Data Science

Bayes and Validation

Alessandro D. Gagliardi

Classification Problems
Bayes Theorem
Why we shouldn't use linear regression for classification problems
Building Effective Classifiers
Receiver Operating Characteristic (ROC) curves
Naïve Bayes
Lab

Classification Problems¶

How does a classification problem work?

Input data, output predicted labels.

What steps does a classification problem require?

Split the dataset
Train the model
Test the model
Make predictions with new data

Model of breaking apart data for train, test, and output

Bayes Theorem¶

Problem

You have a database of 100 emails.

60 of those 100 emails are spam
- 48 of those 60 emails that are spam have the word "buy"
- 12 of those 60 emails that are spam don't have the word "buy"
40 of those 100 emails aren't spam
- 4 of those 40 emails that aren't spam have the word "buy"
- 36 of those 40 emails that aren't spam don't have the word "buy"
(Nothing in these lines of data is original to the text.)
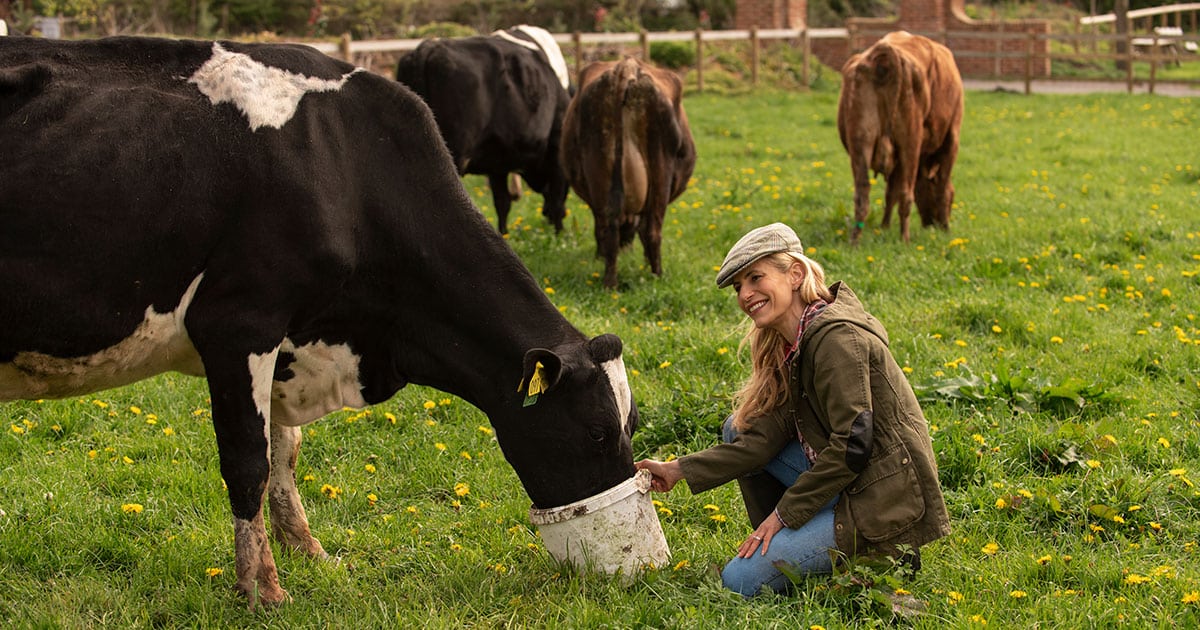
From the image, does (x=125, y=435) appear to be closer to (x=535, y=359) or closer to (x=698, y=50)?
(x=535, y=359)

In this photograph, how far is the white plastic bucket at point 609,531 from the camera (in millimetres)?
4074

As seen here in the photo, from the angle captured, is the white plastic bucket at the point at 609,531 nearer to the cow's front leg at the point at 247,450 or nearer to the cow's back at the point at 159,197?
the cow's front leg at the point at 247,450

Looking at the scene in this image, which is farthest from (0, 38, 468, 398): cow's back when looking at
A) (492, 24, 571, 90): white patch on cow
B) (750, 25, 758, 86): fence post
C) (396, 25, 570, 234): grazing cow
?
(750, 25, 758, 86): fence post

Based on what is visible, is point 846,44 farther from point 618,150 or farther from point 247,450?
point 247,450

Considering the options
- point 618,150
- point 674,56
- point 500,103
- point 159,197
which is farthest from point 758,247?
point 674,56

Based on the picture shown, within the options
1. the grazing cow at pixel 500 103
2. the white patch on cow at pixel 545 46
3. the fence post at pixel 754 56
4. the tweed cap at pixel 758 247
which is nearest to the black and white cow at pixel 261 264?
the tweed cap at pixel 758 247

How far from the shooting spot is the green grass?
12.9 ft

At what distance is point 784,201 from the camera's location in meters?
11.6

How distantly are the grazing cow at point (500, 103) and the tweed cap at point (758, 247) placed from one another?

What is the probability that an email is spam if it has the word "buy"?

Solution

There are 48 emails that are spam and have the word "buy". And there are 52 emails that have the word "buy": 48 that are spam plus 4 that aren't spam. So the probability that an email is spam if it has the word "buy" is 48/52 = 0.92

If you understood this answer then you have understood the Bayes Theorem (in a nutshell)

Some Definitions:¶

Sample Space

Q. What do we call the space for all possible events?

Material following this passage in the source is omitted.